Cases of misunderstanding
Have you ever received an email which made you feel frustrated?
This has happened to all of us more than once. I will tell you a story that happened to a friend of mine. She received an email about a product marketing campaign where they wanted her to collaborate with them. The email made her angry. The problem was not the email or the subject of the email, the problem was how the email was written and the tone of the voice the person used.
We decided to make a small social experiment. We send an email with 4 different texts; one in Finnish and the translation to English, one that sounds aggressive and the last one sounds relaxed and no too serious, and analyze the reaction of the people, the results were unexpected.
To analyze the emails, we asked three simple questions:
What kind of feelings are you experiencing after reading this email?
What kind of image did you get?
Would you want to do business with him?
The first email and the second they got similar reactions from the questions, but people were more open to doing business with the person who wrote in English.

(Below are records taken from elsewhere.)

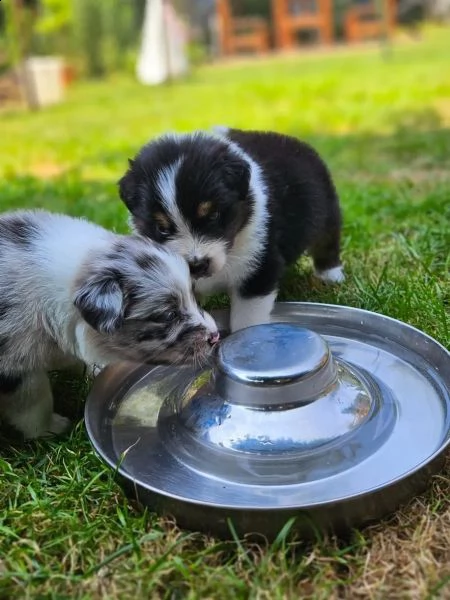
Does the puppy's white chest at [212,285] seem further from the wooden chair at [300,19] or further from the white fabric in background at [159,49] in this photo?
the wooden chair at [300,19]

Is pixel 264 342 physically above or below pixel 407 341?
above

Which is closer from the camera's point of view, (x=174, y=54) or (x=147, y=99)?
(x=147, y=99)

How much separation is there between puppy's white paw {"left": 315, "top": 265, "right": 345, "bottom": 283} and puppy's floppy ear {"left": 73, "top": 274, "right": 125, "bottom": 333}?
201 centimetres

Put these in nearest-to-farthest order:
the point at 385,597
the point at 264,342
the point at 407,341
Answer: the point at 385,597, the point at 264,342, the point at 407,341

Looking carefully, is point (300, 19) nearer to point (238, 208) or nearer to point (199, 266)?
point (238, 208)

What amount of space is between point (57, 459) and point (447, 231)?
11.0ft

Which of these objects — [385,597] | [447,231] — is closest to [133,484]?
[385,597]

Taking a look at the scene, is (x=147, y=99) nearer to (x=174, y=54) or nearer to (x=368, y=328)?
(x=174, y=54)

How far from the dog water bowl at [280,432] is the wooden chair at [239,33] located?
27458 millimetres

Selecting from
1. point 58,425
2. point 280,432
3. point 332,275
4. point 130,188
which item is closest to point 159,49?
point 332,275

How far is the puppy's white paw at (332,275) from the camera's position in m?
4.80

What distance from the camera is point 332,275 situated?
4840 mm

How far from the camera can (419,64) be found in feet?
57.0

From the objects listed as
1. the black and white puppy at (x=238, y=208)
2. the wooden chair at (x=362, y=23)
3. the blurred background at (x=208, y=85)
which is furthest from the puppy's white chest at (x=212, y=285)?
the wooden chair at (x=362, y=23)
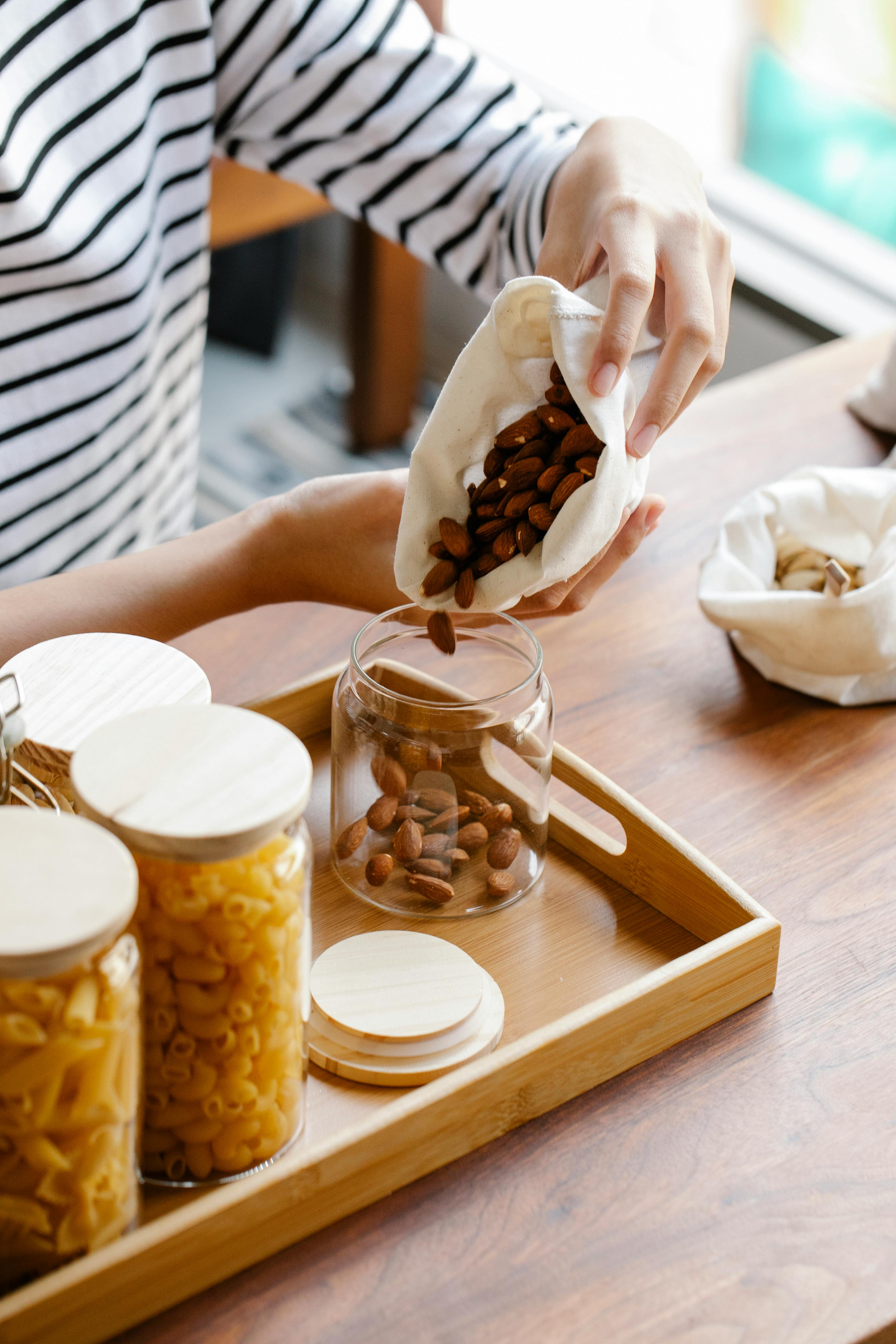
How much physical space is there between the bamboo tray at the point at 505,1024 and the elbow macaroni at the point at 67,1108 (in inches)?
0.6

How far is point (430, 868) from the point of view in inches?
29.0

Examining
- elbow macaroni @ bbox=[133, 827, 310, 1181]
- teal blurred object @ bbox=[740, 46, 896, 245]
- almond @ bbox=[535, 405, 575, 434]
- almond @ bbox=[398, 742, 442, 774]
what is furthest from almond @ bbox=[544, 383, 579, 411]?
teal blurred object @ bbox=[740, 46, 896, 245]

The third and fourth were very different, but surprisingly none wanted to do business with either of them.
And in the end, we asked which was the worst and best email, people didn´t like the third email but people really liked the second email.
This is a very curious fact, people liked more the second email written in English, although it is a copy of the original that is written in Finnish, It may be because English sounds more professional.
My conclusion after having analyzed this social experiment, we must be very aware of the purpose of the email, the tone of voice, and how we use titles and exclamation marks, and capital letters. If you sound very funny nobody will take you seriously, and if you write in English people will be more willing to have more contact with you.